■ Azioni richieste
**A)** Stabilisci se ciascuna affermazione concorda con l'estratto sulla confessione, rispondendo sì o no e citando alla lettera le parole dell'estratto che lo decidono: (i) davanti a una persona sconosciuta è più facile aprire il cuore; (ii) il senso del peccato manca perché l'uomo ha smarrito il senso di Dio; (iii) molti dicono di confessarsi senza difficoltà nella propria parrocchia.
**B)** Riporta fedelmente la parte dell'estratto sulla confessione che comincia con "Voi vi trovate" e prosegue fino a "profondità del sacramento?".

■ Estratto della fonte
■ ■ ■ ■

Si dice che nelle persone oggi manca il senso del peccato. È difficile accompagnarle ad una confessione del peccato?
“È molto difficile accompagnare le persone a ritrovare il senso di Dio, e quindi manca il senso del peccato perché manca il senso di Dio che l’uomo ha smarrito. Va riscoperto l’amore di Dio e la confessione è luogo per arrivare all’incontro con Dio, per essere certi di essere abbracciati da questo amore. E credere all’amore significa che anche nel dolore della propria sofferenza e del proprio peccato, si può cantare le meraviglie di Dio.
Voi vi trovate quasi sempre di fronte a degli sconosciuti , persone di cui non conoscete la storia. Come si fa ad entrare nella profondità del sacramento?
“Posso dire che quelli che vengono si aprono profondamente, forse perché si trovano di fronte a una persona che non conoscono, davanti alla quale è più facile aprire il cuore. Molti dicono che nella propria parrocchia trovano difficoltà a confessarsi, sia perché non c’è questa disponibilità, ma anche perché portare la parte più intima della loro vita al loro parroco li mette in difficoltà. Mentre qui trovandosi in un luogo, come quello della Porzaiuncola, con un frate che non conoscono si trovano a proprio agio, si crea familiarità. Molta gente piange perché finalmente ha trovato il modo di portare nelle mani del Signore la propria debolezza, la propria fragilità, ed essere poi sollevati da questo perdono, da questa misericordia di Dio che è sempre pronto ad andare verso gli altri”.
Molte persone vengono qui occasionalmente perché è una basilica in cui sanno che possono sempre trovare un confessore. Voi fare anche un percorso anche di accompagnamento delle persone?

■ ■ ■ ■

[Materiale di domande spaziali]
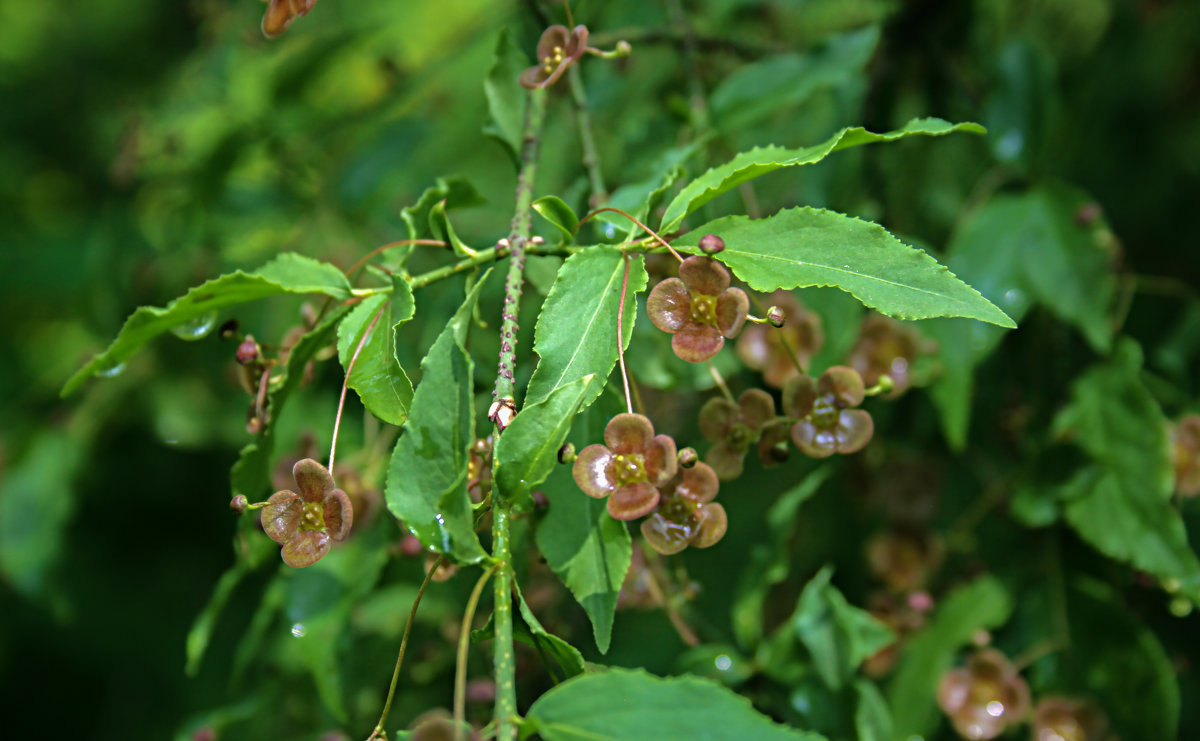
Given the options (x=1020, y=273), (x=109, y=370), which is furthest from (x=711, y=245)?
(x=1020, y=273)

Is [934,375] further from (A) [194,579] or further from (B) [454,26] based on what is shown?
(A) [194,579]

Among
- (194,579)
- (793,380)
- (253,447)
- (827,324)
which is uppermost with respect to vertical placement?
(253,447)

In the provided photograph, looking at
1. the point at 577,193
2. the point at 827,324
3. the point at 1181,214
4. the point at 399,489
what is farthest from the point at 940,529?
the point at 399,489

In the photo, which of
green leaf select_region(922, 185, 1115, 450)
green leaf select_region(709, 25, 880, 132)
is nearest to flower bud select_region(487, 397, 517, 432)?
green leaf select_region(709, 25, 880, 132)

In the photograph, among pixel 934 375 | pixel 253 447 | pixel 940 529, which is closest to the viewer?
pixel 253 447

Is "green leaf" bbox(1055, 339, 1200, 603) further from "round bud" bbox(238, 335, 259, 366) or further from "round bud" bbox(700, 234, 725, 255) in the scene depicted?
"round bud" bbox(238, 335, 259, 366)

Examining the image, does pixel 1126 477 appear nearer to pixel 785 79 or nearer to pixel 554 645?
pixel 785 79
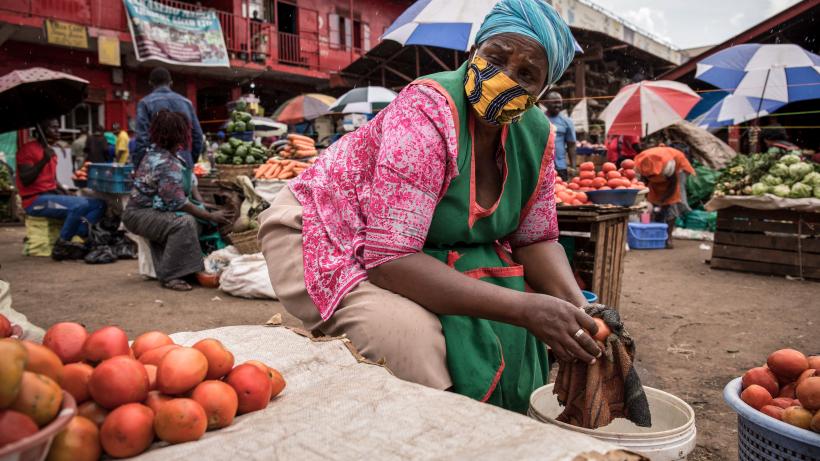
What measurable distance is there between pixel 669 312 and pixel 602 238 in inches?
57.3

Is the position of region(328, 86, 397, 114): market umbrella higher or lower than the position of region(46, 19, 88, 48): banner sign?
lower

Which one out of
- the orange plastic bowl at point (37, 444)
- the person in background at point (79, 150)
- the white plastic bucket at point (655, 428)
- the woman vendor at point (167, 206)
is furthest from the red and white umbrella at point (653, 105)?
the person in background at point (79, 150)

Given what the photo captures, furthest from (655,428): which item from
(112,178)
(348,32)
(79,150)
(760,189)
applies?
(348,32)

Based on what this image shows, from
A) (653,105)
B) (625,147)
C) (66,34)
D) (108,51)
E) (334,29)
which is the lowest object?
(625,147)

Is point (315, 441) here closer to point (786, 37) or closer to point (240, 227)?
point (240, 227)

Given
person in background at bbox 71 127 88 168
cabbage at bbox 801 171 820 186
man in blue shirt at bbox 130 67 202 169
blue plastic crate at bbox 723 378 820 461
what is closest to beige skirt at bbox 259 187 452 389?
blue plastic crate at bbox 723 378 820 461

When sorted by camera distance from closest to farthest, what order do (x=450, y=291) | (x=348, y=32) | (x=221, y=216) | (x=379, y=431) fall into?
(x=379, y=431)
(x=450, y=291)
(x=221, y=216)
(x=348, y=32)

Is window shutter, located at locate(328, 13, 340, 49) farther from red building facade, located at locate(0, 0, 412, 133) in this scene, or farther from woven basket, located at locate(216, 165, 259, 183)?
woven basket, located at locate(216, 165, 259, 183)

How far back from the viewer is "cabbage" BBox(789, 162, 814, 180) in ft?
20.2

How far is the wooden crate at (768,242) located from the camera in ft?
19.8

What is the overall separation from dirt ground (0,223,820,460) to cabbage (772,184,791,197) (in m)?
0.92

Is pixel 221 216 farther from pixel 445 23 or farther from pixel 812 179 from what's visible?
pixel 812 179

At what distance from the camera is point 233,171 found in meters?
6.50

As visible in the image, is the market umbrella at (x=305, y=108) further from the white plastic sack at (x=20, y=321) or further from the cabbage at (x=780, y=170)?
the white plastic sack at (x=20, y=321)
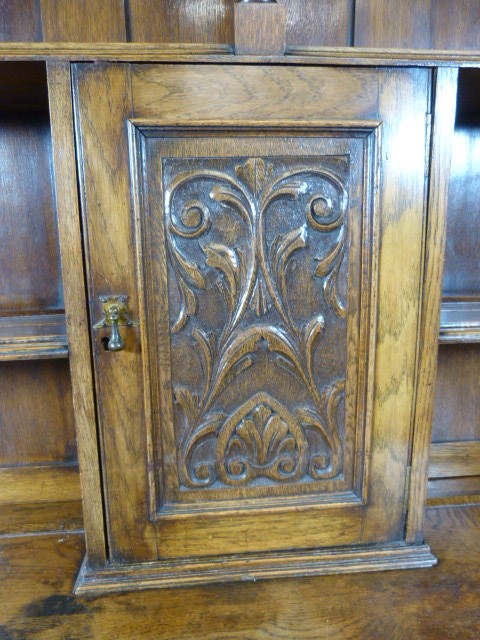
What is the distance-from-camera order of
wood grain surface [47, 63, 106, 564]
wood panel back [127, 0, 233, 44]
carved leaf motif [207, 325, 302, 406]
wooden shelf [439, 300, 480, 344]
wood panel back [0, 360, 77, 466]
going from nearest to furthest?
wood grain surface [47, 63, 106, 564] → carved leaf motif [207, 325, 302, 406] → wooden shelf [439, 300, 480, 344] → wood panel back [127, 0, 233, 44] → wood panel back [0, 360, 77, 466]

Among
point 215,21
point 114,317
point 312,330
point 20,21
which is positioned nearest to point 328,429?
point 312,330

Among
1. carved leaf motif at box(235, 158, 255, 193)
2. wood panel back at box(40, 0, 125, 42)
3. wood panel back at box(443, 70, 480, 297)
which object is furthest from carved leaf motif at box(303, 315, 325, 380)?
wood panel back at box(40, 0, 125, 42)

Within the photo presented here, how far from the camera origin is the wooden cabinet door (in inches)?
30.9

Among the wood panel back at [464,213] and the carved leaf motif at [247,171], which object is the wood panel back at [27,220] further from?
the wood panel back at [464,213]

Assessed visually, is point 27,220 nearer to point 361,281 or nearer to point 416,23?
point 361,281

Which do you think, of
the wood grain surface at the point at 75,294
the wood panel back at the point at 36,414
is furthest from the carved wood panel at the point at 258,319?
the wood panel back at the point at 36,414

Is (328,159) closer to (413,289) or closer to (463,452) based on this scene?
(413,289)

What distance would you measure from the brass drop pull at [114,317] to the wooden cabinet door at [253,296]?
0.7 inches

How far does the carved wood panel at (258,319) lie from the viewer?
818mm

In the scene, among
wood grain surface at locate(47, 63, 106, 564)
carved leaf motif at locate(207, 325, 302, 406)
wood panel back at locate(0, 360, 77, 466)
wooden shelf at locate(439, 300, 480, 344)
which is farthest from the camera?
wood panel back at locate(0, 360, 77, 466)

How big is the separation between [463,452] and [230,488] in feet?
2.15

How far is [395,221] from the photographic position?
0.84m

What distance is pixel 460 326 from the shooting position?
3.21 feet

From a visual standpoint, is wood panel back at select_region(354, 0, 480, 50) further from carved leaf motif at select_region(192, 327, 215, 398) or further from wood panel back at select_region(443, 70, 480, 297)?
carved leaf motif at select_region(192, 327, 215, 398)
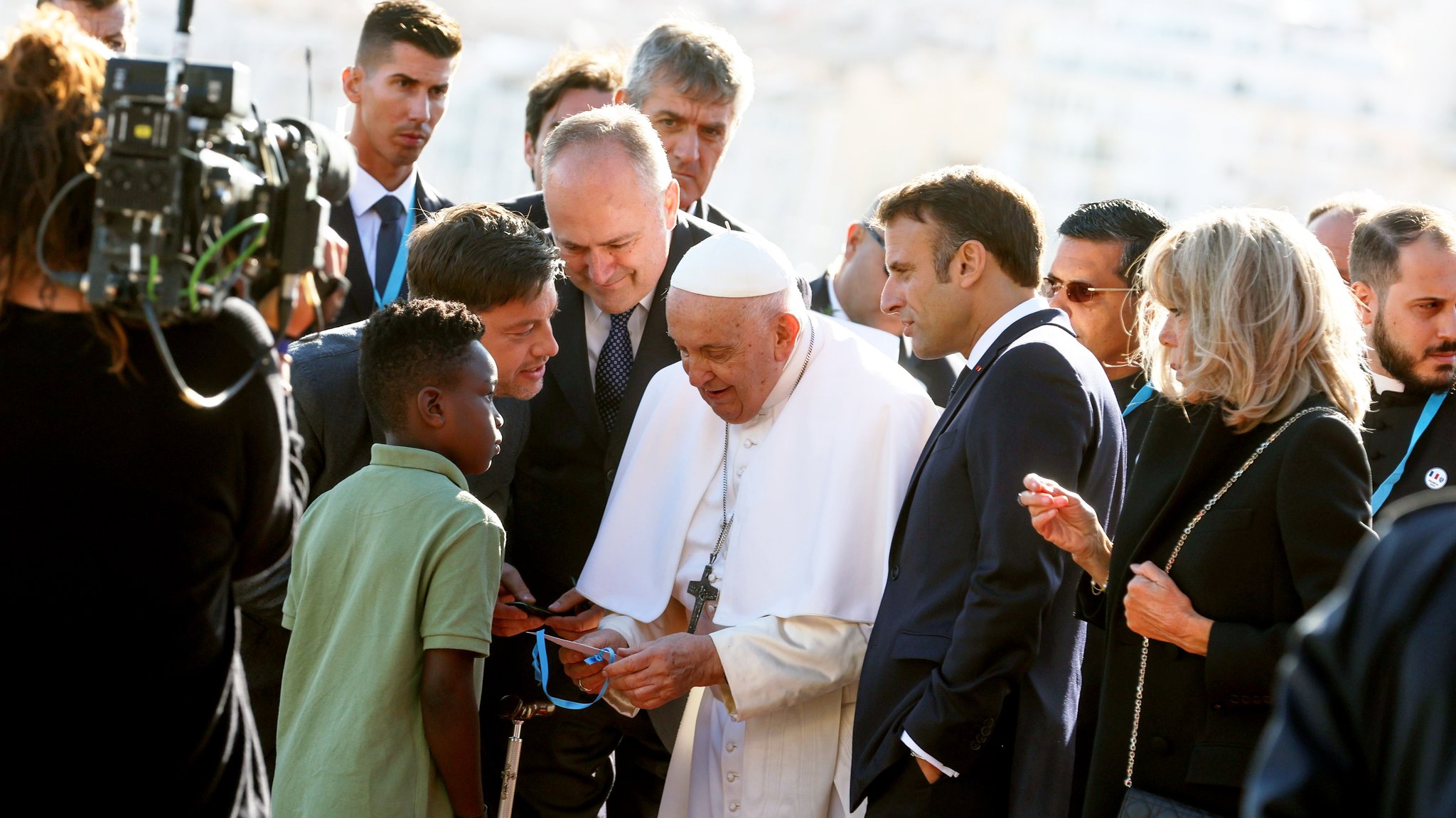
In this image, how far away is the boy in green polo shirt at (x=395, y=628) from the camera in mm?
2932

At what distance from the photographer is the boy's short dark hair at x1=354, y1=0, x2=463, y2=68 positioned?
201 inches

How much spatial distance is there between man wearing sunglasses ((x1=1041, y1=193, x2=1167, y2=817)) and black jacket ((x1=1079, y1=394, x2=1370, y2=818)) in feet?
3.94

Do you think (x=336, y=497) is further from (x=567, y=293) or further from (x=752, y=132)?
(x=752, y=132)

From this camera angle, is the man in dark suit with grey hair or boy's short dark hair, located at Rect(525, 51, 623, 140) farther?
boy's short dark hair, located at Rect(525, 51, 623, 140)

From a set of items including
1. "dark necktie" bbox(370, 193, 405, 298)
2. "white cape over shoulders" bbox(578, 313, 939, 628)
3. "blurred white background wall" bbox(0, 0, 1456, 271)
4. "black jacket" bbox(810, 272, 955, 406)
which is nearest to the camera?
"white cape over shoulders" bbox(578, 313, 939, 628)

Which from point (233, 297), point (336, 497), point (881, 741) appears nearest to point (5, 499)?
point (233, 297)

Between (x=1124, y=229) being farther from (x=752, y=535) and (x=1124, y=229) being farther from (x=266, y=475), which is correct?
(x=266, y=475)

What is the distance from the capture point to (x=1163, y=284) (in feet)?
10.0

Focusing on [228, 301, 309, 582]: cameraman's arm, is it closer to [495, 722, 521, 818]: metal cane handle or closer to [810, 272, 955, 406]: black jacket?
[495, 722, 521, 818]: metal cane handle

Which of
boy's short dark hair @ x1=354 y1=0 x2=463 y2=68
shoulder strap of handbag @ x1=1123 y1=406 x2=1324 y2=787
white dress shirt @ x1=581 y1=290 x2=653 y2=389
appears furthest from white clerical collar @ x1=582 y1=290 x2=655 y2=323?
shoulder strap of handbag @ x1=1123 y1=406 x2=1324 y2=787

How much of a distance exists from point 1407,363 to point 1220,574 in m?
1.50

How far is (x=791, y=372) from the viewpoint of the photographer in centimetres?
402

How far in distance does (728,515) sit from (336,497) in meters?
1.20

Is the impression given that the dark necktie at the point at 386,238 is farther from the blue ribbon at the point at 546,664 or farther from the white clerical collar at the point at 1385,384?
the white clerical collar at the point at 1385,384
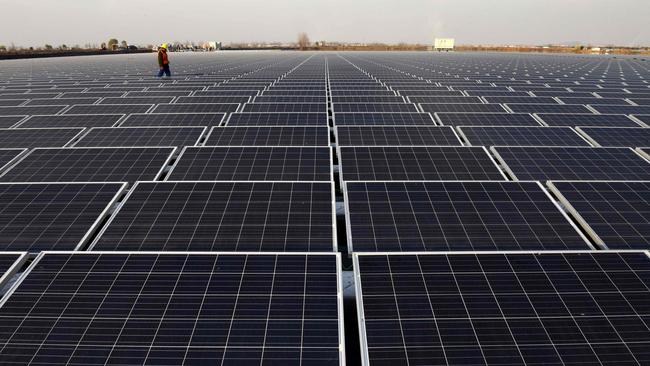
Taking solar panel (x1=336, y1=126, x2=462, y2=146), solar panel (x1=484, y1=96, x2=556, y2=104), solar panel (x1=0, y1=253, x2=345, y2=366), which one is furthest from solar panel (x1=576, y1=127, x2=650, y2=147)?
solar panel (x1=0, y1=253, x2=345, y2=366)

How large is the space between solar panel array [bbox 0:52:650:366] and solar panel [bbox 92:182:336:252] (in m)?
0.04

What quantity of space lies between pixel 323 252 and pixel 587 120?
682 inches

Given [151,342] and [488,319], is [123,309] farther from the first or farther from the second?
[488,319]

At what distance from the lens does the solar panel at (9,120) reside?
53.3 feet

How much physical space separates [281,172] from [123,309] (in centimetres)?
562

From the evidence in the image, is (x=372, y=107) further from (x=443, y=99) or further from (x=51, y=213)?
(x=51, y=213)

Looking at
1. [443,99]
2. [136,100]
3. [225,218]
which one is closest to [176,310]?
[225,218]

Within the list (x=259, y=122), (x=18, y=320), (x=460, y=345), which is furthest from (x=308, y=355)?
(x=259, y=122)

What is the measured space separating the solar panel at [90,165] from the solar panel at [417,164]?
5.65 metres

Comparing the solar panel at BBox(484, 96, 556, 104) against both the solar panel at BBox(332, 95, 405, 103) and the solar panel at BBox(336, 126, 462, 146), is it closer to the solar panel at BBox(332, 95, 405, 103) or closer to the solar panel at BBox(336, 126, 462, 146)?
the solar panel at BBox(332, 95, 405, 103)

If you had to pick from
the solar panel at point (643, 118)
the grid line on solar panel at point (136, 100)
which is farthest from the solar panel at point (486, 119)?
the grid line on solar panel at point (136, 100)

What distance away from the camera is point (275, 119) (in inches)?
622

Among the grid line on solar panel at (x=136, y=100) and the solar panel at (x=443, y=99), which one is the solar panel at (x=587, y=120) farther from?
the grid line on solar panel at (x=136, y=100)

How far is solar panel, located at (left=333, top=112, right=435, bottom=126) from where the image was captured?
1565 cm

■ ■ ■ ■

■ Risposte
**A)**
(i) Sì: «si trovano di fronte a una persona che non conoscono, davanti alla quale è più facile aprire il cuore».
(ii) Sì: «manca il senso del peccato perché manca il senso di Dio che l’uomo ha smarrito».
(iii) No: «Molti dicono che nella propria parrocchia trovano difficoltà a confessarsi».

**B)**
Voi vi trovate quasi sempre di fronte a degli sconosciuti , persone di cui non conoscete la storia. Come si fa ad entrare nella profondità del sacramento?